Pourquoi se sont-ils trompés ? Tout d’abord parce qu’ils méconnaissaient l’importance d’un imaginaire commun. Le Grand Large doit être compris comme une union ombilicale entre ce que Churchill appelait les gens de langue anglaise (English-speaking peoples). L’idée centrale est discernable. Un Britannique sera toujours plus proche d’un Américain ou d’un Australien que d’un Polonais ou d’un Italien. La distance culturelle étant plus importante que la distance géographique. L’alliance des Five Eyes démontre que Londres est très proche de ses anciennes colonies, des alliés de longue date, par exemple la France, ne font pas partie de ce club restreint, limité aux anglophones.

Un dialogue de sourds

Boris Johnson a dit récemment qu’un accord convenable devrait être trouvé avant le 15 octobre. Il enchaîna disant que l’absence d’un accord serait un good outcome (bon résultat). Le gouvernement britannique sait que la pandémie n’arrête pas la volonté indépendantiste écossaise ni les négociations avec Bruxelles. La vie normale continue, et doit continuer. Une certaine intelligentsia a voulu instrumentaliser la pandémie pour fossiliser la politique, pour écarter les questions centrales. En Angleterre ils échouèrent.
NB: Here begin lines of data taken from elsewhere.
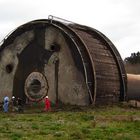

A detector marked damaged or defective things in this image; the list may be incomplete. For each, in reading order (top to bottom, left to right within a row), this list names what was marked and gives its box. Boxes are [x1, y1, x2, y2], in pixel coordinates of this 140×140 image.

rusted steel tank [0, 16, 127, 105]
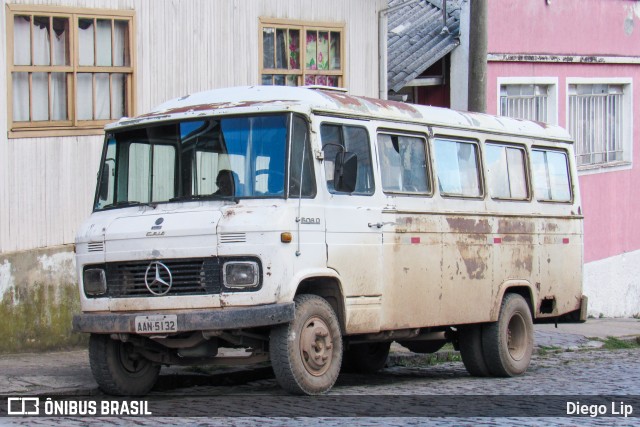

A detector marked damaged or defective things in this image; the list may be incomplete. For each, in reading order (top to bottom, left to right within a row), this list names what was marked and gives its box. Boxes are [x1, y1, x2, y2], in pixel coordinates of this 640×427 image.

old rusty minibus [72, 85, 588, 396]
rust patch on body [448, 217, 492, 234]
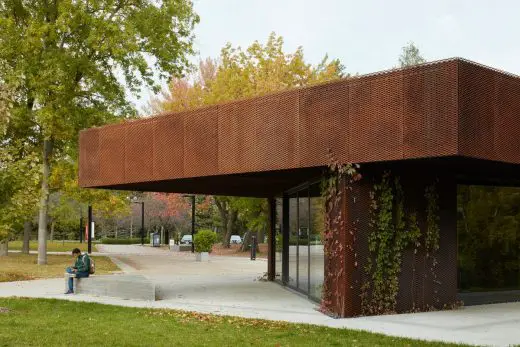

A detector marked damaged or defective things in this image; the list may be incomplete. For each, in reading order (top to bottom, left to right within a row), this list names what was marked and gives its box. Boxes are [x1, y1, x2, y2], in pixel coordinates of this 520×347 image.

rusted corten steel cladding [76, 58, 520, 194]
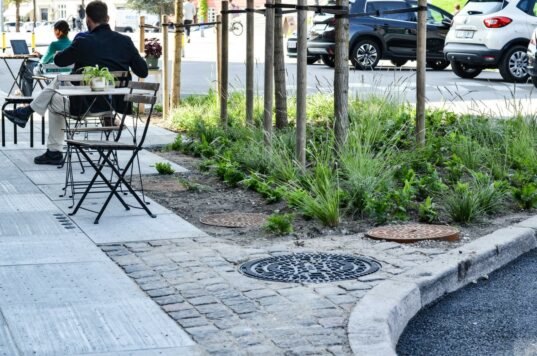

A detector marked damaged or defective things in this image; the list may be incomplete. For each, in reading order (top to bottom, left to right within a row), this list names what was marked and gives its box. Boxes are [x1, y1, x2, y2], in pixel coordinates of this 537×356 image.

rusty manhole cover [200, 211, 266, 228]
rusty manhole cover [364, 224, 460, 243]
rusty manhole cover [239, 253, 382, 284]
Sur le continent Michel Barnier reste le maître de cérémonie, le décideur des 27, l’homme clef dont on ne peut pas se passer. Pourtant outre-Manche The Telegraph avançait qu’il pourrait être écarté des négociations pour éloigner la faction qui veut punir le Royaume-Uni, dont il serait l’un des plus hauts représentants. Des murmures laissent entendre que l’Allemagne craint l’intransigeance française et veut être conciliante avec Londres. Pour l’instant ce sont des spéculations, mais sa confirmation démontrerait que l’union des 27 présente des fissures désarmantes.